Start of RECORDS FOR THIS EXERCISE

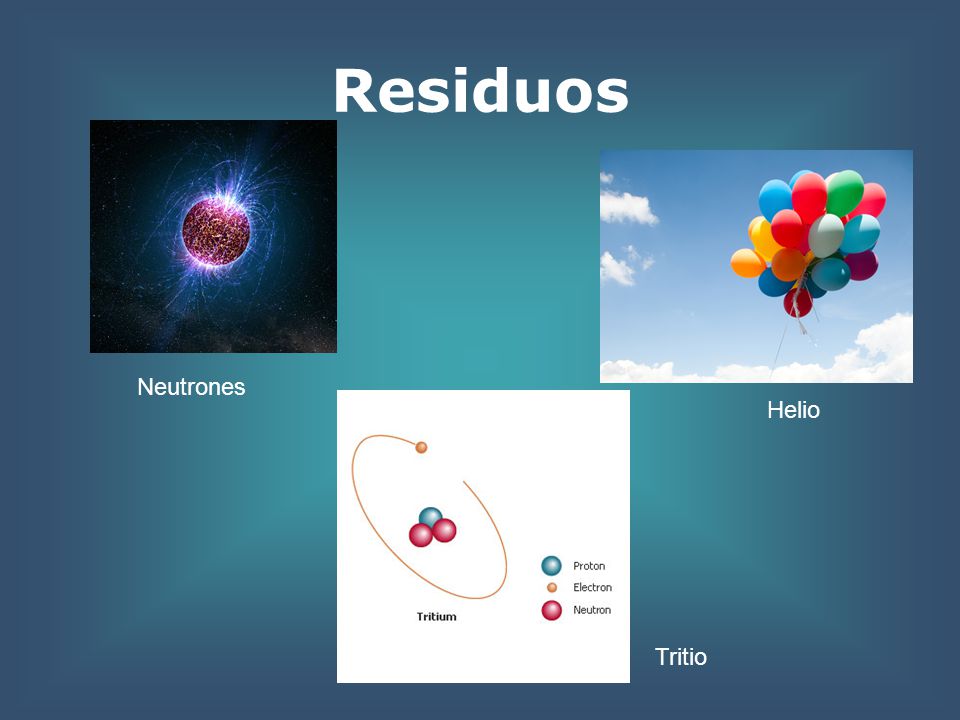 Residuos

Neutrones

Helio

Proton
Electron
Neutron
Tritium

Tritio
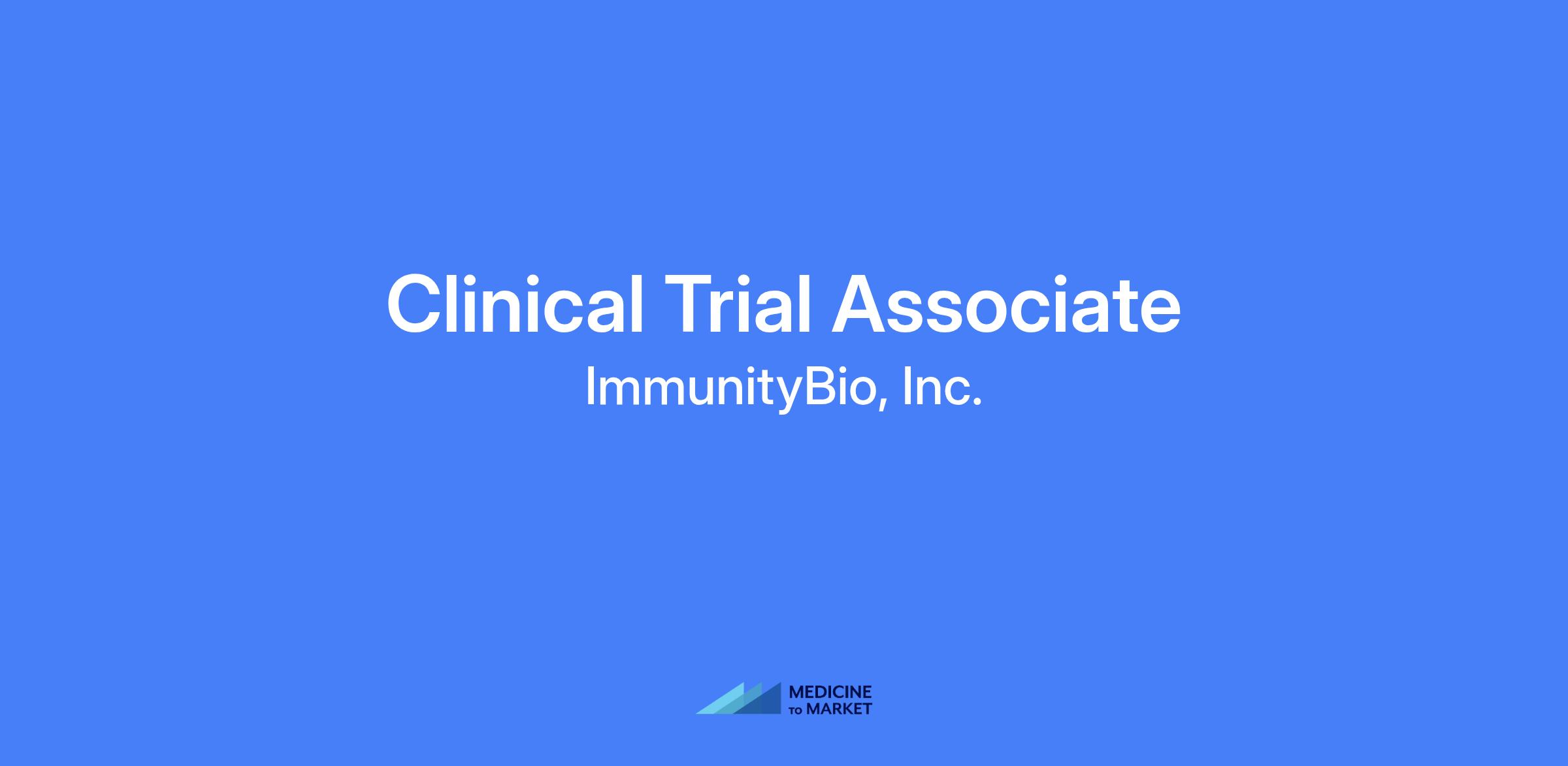 Clinical Trial Associate

ImmunityBio, Inc.

MEDICINE TO MARKET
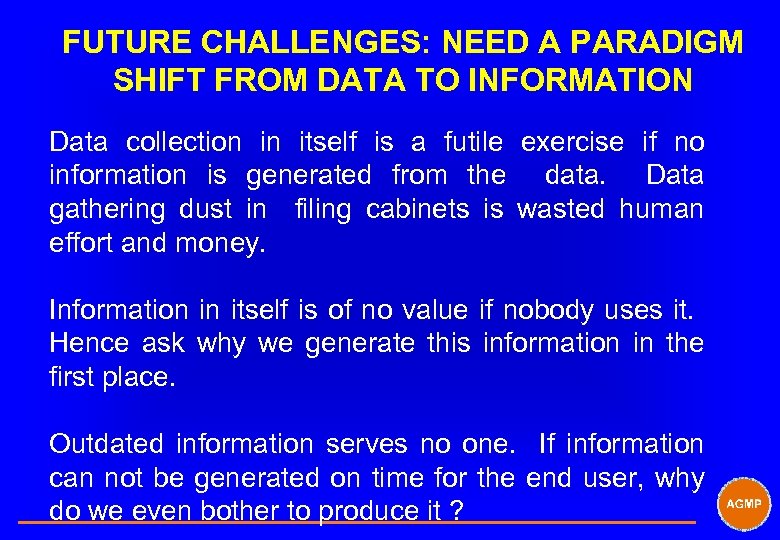 FUTURE CHALLENGES: NEED A PARADIGM SHIFT FROM DATA TO INFORMATION

Data collection in itself is a futile exercise if no information is generated from the data. Data gathering dust in filing cabinets is wasted human effort and money.

Information in itself is of no value if nobody uses it. Hence ask why we generate this information in the first place.

Outdated information serves no one. If information can not be generated on time for the end user, why do we even bother to produce it ?

AGMP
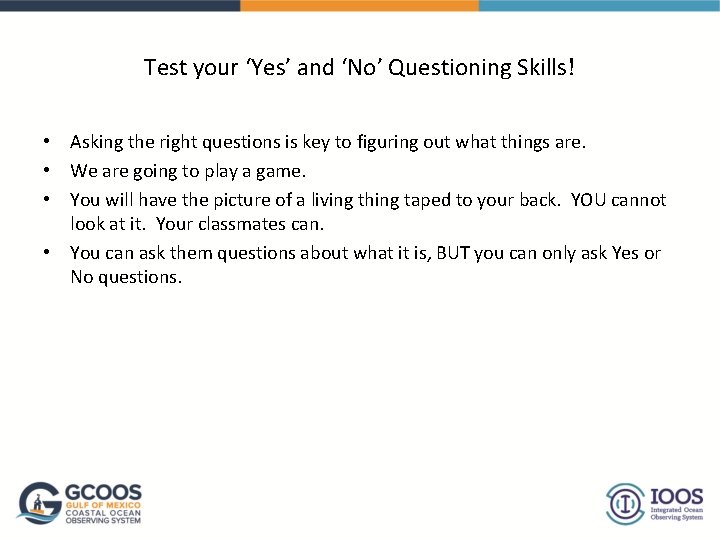 Test your ‘Yes’ and ‘No’ Questioning Skills!

• Asking the right questions is key to figuring out what things are.
• We are going to play a game.
• You will have the picture of a living thing taped to your back. YOU cannot look at it. Your classmates can.
• You can ask them questions about what it is, BUT you can only ask Yes or No questions.

GCOOS
GULF OF MEXICO
COASTAL OCEAN
OBSERVING SYSTEM

IOOS
Integrated Ocean
Observing System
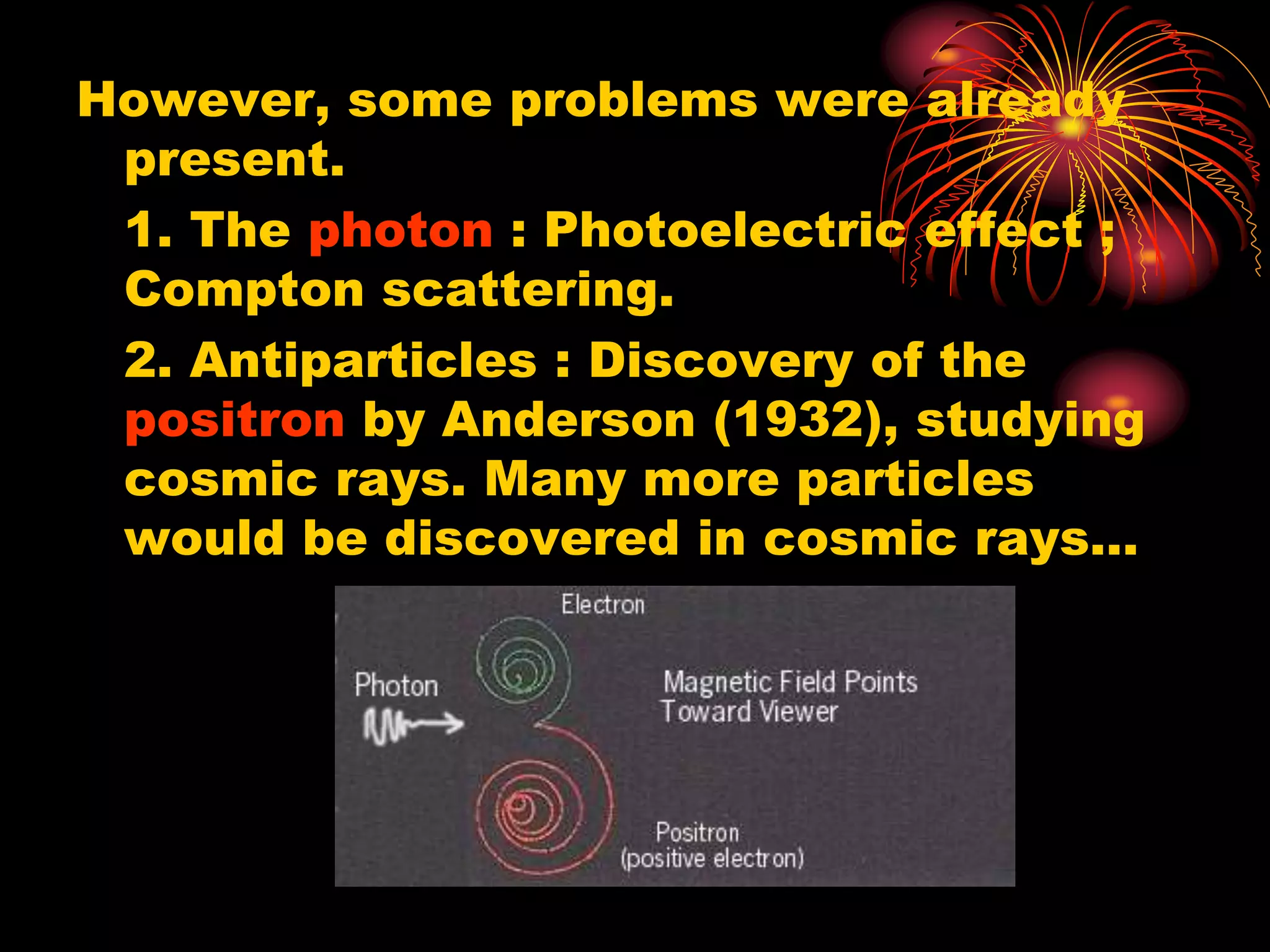 However, some problems were already present.

1. The photon : Photoelectric effect ; Compton scattering.

2. Antiparticles : Discovery of the positron by Anderson (1932), studying cosmic rays. Many more particles would be discovered in cosmic rays…

Electron

Photon

Magnetic Field Points Toward Viewer

Positron (positive electron)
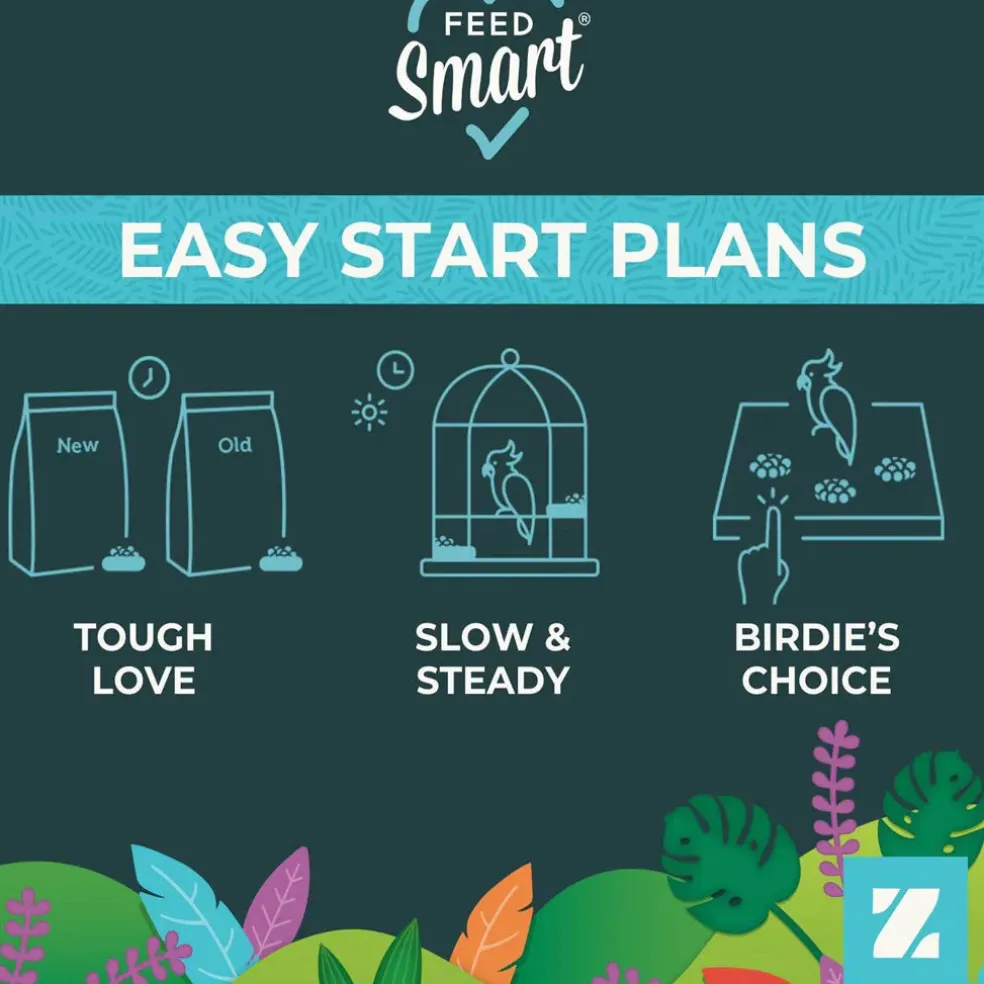 FEED
Smart®

EASY START PLANS

New

Old

TOUGH LOVE

SLOW & STEADY

BIRDIE'S CHOICE

Z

End of RECORDS FOR THIS EXERCISE

### DIRECTIONS
Because only the text is wanted, repeat all the entries exactly and leave out the pictures.

### TASK OUTPUT
 Residuos

Neutrones

Helio

Proton
Electron
Neutron
Tritium

Tritio
 Clinical Trial Associate

ImmunityBio, Inc.

MEDICINE TO MARKET
 FUTURE CHALLENGES: NEED A PARADIGM SHIFT FROM DATA TO INFORMATION

Data collection in itself is a futile exercise if no information is generated from the data. Data gathering dust in filing cabinets is wasted human effort and money.

Information in itself is of no value if nobody uses it. Hence ask why we generate this information in the first place.

Outdated information serves no one. If information can not be generated on time for the end user, why do we even bother to produce it ?

AGMP
 Test your ‘Yes’ and ‘No’ Questioning Skills!

• Asking the right questions is key to figuring out what things are.
• We are going to play a game.
• You will have the picture of a living thing taped to your back. YOU cannot look at it. Your classmates can.
• You can ask them questions about what it is, BUT you can only ask Yes or No questions.

GCOOS
GULF OF MEXICO
COASTAL OCEAN
OBSERVING SYSTEM

IOOS
Integrated Ocean
Observing System
 However, some problems were already present.

1. The photon : Photoelectric effect ; Compton scattering.

2. Antiparticles : Discovery of the positron by Anderson (1932), studying cosmic rays. Many more particles would be discovered in cosmic rays…

Electron

Photon

Magnetic Field Points Toward Viewer

Positron (positive electron)
 FEED
Smart®

EASY START PLANS

New

Old

TOUGH LOVE

SLOW & STEADY

BIRDIE'S CHOICE

Z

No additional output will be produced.